Machine Learning Exercises

In this exercise, we will illustrate concepts from the machine learning class slides. First, we will walk though the concepts of “training” and “testing” based on the logistic regression exercise used earlier in the course. Then we will extend the techniques to new datasets. Next, we will perform a k-means clustering technique on a sample of recent condo and apartment sales around campus.
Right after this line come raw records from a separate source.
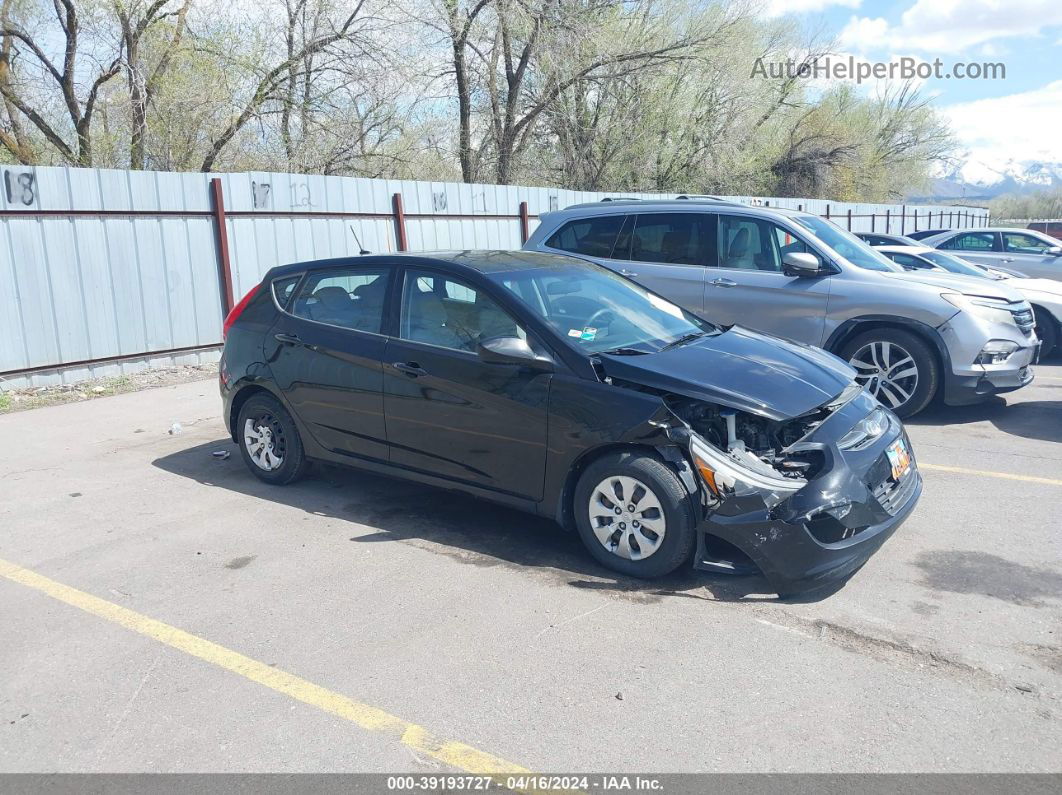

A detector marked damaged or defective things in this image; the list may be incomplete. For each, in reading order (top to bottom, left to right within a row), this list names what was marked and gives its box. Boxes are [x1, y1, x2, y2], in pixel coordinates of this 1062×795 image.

crumpled front hood [884, 270, 1024, 302]
damaged black hatchback [220, 252, 920, 592]
crumpled front hood [600, 324, 856, 422]
broken headlight assembly [688, 430, 808, 510]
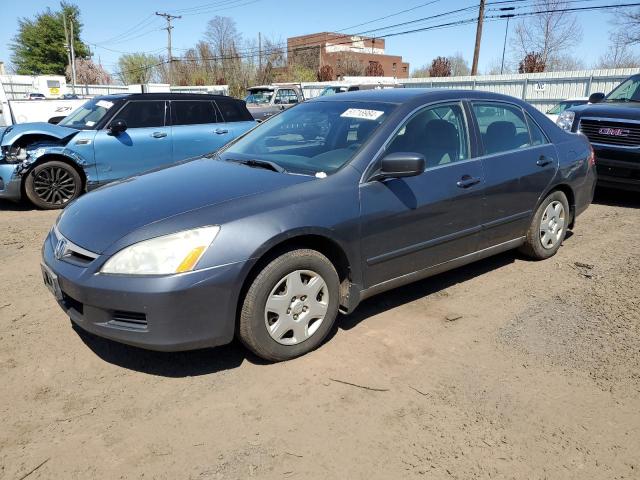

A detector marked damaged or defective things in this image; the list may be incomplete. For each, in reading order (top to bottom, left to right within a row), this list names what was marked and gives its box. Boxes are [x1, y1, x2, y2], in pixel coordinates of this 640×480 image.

The purpose is to familiarize you with some supervised and unsupervised machine learning basics.

General housekeeping items

There are two new packages we will need to install before we get started:

install.packages('caret')
install.packages('xgboost')

Let’s begin by opening libraries and clearing the environment:

library(tidyverse)
library(readxl)
library(broom)
library(stargazer)
library(janitor)
library(scales)
library(cluster) 
library(factoextra)
library(xgboost)
library(caret)

rm(list=ls())

Set your working directory:

setwd('C:/YOURWD')

Logistic regression and confusion matrices

In the regression exercises, we illustrated logistic regression with simulated data. Logistic regression can be thought of as a machine learning method that can be used to predict binary outcomes…. Let’s recreate the example:

set.seed(42)

logit_data <- data.frame('predictor' = rnorm(50, mean = 1, sd = 1), 'import_outcome' = 1) %>% 
  bind_rows(data.frame('predictor' = rnorm(50, mean = -1, sd = 1), 'import_outcome' = 0))

Next, let’s recreate the plot including linear and logistic regression lines:

ggplot(logit_data, aes(x = predictor, y = import_outcome)) + 
  geom_point(alpha = 0.3) + 
  scale_y_continuous(breaks = seq(0,1)) +
  geom_smooth(method = 'lm', se = FALSE, color = 'blue') +
  geom_smooth(method = 'glm', method.args = list(family = 'binomial'), se = FALSE, color = 'red') +
  labs(title = 'Prediction of Important Outcome',
       y = 'Important Outcome',
       x = 'Predictor')

Now, let’s illustrate “training” and “testing” by splitting the sample into training and testing datasets. Here, we are going to randomly keep 70% of the original dataset and store as “train_data”. The remaining data will be stored as “test_data”.

set.seed(42) 

train_data <- slice_sample(logit_data, prop = 0.7, replace = FALSE) 
test_data <- logit_data %>% 
  anti_join(train_data)

Next, estimate a logistic regression on the training dataset and use the estimated model to predict outcomes in testing dataset.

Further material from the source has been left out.